The faces on the wall seemed to exchange glances with the Chairman before he waved his hand and they disappeared to be replaced by the image of the sun. “The one function we have,” the Chairman said, “is to transmit power. We have decided that you should have it.” He held up his hand as they started to speak. “Your argument about ridding ourselves of the malcontents was persuasive. We have no desire to contact aliens, no aspirations for the transcendental. We are content to be no more than we are, the transmitters of power to those who need it, the conservators of human happiness.”

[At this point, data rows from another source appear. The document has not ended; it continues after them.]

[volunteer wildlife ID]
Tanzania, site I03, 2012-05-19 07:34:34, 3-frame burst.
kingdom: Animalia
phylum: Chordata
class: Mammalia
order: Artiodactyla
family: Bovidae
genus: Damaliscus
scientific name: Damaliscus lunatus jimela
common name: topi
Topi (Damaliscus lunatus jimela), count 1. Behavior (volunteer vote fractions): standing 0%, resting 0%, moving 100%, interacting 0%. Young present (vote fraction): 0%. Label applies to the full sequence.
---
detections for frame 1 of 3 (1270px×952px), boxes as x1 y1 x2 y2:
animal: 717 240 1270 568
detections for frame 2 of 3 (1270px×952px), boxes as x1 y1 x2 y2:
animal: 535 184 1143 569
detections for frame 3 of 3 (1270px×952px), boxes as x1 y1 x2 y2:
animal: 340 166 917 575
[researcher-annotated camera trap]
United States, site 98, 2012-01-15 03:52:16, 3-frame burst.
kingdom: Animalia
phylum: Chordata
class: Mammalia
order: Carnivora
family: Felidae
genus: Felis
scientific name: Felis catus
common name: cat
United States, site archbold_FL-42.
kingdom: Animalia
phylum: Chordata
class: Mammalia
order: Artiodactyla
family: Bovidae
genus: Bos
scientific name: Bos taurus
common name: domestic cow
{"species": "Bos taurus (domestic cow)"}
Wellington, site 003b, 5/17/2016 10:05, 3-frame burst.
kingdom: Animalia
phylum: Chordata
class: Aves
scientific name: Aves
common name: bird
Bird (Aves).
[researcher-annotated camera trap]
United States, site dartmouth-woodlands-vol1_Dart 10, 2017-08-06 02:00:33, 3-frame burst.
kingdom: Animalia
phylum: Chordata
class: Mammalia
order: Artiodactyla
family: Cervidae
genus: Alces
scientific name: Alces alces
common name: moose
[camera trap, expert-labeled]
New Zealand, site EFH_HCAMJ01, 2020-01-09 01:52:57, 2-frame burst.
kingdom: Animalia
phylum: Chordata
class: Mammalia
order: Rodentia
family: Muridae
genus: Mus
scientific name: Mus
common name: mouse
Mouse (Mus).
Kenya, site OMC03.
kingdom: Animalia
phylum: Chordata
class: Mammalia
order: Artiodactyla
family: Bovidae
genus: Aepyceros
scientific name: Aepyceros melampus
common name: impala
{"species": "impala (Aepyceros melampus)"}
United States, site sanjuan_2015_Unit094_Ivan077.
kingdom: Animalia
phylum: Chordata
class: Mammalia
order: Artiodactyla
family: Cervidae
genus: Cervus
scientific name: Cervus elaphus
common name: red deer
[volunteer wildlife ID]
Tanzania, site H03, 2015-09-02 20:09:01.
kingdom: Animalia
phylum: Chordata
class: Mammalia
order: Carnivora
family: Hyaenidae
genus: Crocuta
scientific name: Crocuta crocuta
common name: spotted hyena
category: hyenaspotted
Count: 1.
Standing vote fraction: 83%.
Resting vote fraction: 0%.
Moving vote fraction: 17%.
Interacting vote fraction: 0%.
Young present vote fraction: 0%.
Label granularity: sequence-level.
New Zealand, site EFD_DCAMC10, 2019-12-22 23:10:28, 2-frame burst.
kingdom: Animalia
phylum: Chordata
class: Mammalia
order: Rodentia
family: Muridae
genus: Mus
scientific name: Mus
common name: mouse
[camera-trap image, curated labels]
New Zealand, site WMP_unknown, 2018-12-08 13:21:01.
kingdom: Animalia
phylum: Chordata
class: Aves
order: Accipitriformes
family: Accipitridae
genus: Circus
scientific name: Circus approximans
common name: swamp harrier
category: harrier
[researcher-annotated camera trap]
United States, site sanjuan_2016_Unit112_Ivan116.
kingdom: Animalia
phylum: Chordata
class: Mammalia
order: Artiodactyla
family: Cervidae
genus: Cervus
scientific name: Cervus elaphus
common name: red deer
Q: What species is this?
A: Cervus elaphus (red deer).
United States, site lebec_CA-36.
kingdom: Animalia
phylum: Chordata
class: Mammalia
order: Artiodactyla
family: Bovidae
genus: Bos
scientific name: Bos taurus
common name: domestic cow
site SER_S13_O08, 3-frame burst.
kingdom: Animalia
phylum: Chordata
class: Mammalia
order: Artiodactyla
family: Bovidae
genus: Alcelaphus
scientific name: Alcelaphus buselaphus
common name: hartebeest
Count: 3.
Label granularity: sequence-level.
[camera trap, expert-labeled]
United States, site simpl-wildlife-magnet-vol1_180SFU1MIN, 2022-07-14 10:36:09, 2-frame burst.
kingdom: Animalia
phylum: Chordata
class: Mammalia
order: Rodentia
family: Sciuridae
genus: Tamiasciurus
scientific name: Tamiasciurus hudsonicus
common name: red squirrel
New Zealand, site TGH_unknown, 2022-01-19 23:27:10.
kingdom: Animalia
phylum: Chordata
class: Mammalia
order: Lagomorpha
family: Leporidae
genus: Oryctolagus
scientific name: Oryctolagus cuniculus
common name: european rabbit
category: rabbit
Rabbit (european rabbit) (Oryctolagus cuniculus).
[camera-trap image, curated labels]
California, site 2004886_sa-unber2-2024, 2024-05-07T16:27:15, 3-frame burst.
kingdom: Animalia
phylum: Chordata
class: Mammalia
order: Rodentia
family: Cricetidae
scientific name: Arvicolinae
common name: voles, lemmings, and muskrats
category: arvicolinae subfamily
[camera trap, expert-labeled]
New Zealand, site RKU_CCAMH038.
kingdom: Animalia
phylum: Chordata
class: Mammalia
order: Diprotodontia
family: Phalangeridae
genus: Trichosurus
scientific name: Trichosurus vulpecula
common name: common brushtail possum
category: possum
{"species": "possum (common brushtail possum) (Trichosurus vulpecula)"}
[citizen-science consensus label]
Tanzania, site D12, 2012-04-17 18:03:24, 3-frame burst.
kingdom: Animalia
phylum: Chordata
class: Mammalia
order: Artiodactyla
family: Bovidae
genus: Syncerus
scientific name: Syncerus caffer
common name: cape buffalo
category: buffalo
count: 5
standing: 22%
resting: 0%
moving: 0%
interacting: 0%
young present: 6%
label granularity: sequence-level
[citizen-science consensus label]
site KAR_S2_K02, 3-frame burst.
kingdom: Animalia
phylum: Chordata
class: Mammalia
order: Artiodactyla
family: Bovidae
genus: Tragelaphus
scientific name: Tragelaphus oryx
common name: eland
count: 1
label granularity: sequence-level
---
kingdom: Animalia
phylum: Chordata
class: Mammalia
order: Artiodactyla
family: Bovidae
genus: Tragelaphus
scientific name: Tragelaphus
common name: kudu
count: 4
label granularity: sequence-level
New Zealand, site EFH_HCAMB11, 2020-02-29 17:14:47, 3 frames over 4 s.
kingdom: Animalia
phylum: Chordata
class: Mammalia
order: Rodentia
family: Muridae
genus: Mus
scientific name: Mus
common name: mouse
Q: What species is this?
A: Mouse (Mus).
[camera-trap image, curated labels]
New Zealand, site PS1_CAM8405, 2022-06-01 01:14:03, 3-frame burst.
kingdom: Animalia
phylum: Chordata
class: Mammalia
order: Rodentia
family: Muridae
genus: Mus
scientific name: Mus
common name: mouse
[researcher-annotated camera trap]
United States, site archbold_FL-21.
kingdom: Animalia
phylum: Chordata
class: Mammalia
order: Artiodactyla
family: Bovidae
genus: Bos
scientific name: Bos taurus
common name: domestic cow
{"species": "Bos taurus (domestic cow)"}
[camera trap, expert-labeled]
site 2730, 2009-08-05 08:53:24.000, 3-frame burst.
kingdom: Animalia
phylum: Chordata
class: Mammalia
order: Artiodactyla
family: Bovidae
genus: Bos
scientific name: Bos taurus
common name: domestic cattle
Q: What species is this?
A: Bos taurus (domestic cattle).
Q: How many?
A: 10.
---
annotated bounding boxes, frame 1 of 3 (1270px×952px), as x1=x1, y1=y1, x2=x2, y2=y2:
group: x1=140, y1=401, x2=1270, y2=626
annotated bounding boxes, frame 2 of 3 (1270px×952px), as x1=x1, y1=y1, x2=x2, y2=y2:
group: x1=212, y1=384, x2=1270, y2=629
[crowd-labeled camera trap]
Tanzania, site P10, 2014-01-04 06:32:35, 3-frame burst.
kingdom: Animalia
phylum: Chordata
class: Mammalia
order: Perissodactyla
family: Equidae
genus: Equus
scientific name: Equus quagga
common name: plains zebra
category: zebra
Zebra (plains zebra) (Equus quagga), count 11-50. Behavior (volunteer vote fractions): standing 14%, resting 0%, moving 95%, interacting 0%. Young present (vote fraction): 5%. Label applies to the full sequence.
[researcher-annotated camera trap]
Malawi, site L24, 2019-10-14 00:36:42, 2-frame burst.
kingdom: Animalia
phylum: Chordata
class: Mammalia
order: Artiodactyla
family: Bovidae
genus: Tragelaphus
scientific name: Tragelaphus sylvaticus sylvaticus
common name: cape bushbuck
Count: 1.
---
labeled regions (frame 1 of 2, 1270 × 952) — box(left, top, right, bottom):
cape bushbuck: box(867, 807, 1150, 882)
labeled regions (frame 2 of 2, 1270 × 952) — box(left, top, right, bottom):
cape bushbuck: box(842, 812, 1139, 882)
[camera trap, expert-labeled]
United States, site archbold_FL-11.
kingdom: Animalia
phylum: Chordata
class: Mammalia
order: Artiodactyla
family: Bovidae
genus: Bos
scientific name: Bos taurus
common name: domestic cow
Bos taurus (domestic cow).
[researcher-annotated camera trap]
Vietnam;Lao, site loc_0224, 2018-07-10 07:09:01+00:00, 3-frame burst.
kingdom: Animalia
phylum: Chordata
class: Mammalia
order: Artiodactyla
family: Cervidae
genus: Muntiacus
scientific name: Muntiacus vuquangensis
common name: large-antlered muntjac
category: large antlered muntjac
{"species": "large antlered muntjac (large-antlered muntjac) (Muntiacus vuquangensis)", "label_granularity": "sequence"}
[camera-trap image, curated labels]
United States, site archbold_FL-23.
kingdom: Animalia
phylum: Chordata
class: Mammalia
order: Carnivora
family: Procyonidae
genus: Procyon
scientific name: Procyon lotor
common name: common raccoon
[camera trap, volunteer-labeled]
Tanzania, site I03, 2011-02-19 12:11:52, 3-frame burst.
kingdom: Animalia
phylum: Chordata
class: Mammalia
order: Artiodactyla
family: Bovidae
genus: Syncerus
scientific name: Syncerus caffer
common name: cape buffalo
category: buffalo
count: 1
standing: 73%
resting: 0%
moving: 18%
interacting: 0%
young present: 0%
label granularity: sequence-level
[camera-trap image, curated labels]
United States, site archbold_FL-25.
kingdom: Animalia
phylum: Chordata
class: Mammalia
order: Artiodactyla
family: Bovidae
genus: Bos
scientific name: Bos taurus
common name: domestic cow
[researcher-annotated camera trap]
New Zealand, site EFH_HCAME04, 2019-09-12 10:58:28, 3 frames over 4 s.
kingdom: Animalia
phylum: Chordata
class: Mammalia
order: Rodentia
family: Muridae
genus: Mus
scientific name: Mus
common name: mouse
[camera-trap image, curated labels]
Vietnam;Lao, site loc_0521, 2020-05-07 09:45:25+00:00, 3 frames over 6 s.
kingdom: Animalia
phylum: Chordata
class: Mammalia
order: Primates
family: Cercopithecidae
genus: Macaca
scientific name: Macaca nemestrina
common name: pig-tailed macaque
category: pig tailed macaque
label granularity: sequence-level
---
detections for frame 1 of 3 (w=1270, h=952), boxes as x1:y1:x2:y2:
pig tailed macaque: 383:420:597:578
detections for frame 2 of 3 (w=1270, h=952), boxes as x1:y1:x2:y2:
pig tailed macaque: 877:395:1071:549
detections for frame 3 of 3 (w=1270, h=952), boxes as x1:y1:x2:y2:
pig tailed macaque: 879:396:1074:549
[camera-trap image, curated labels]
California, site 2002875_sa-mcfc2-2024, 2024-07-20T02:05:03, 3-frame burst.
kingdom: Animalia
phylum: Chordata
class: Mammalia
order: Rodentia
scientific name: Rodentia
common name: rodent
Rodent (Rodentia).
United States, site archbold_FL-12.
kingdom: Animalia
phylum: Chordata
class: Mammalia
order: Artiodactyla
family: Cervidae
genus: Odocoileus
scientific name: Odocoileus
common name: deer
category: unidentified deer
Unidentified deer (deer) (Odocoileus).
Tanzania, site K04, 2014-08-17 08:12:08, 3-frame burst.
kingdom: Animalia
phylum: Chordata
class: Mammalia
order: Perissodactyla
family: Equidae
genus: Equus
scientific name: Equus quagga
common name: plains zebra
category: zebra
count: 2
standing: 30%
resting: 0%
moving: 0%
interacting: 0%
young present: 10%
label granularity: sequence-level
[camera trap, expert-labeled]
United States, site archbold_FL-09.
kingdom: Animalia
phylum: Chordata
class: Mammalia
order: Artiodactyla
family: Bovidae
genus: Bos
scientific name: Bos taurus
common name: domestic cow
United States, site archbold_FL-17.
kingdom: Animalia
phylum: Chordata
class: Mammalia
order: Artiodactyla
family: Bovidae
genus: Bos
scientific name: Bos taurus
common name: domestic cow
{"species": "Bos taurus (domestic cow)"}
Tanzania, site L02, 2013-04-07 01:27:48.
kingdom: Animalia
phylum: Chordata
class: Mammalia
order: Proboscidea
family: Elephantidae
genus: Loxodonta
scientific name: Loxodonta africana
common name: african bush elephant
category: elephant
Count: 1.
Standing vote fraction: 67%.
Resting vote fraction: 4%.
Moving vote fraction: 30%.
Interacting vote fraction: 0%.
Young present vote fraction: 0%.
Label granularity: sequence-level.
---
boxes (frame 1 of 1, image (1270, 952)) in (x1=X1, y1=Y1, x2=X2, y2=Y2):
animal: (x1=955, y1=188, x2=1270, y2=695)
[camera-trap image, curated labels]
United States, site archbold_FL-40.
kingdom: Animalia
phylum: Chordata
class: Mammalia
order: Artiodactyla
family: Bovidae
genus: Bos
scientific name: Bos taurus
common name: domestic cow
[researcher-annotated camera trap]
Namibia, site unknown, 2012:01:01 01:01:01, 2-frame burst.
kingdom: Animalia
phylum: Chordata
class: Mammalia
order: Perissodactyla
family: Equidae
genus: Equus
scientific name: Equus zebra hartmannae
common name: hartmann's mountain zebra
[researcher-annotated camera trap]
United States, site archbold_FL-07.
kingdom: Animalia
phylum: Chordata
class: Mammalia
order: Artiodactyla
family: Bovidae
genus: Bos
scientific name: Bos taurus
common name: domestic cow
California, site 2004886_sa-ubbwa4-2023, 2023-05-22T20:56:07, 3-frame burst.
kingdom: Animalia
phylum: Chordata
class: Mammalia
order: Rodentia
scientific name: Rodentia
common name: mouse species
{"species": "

“You have conserved our happiness,” Frances said.

The Chairman waved his hand once more at the wall, and once more it responded with the sun girdled by energy-absorbing black moths. And when the design for the spaceship ghosted across the screen, it seemed to those who watched that it was already transforming itself into something substantial enough to carry humanity to the stars.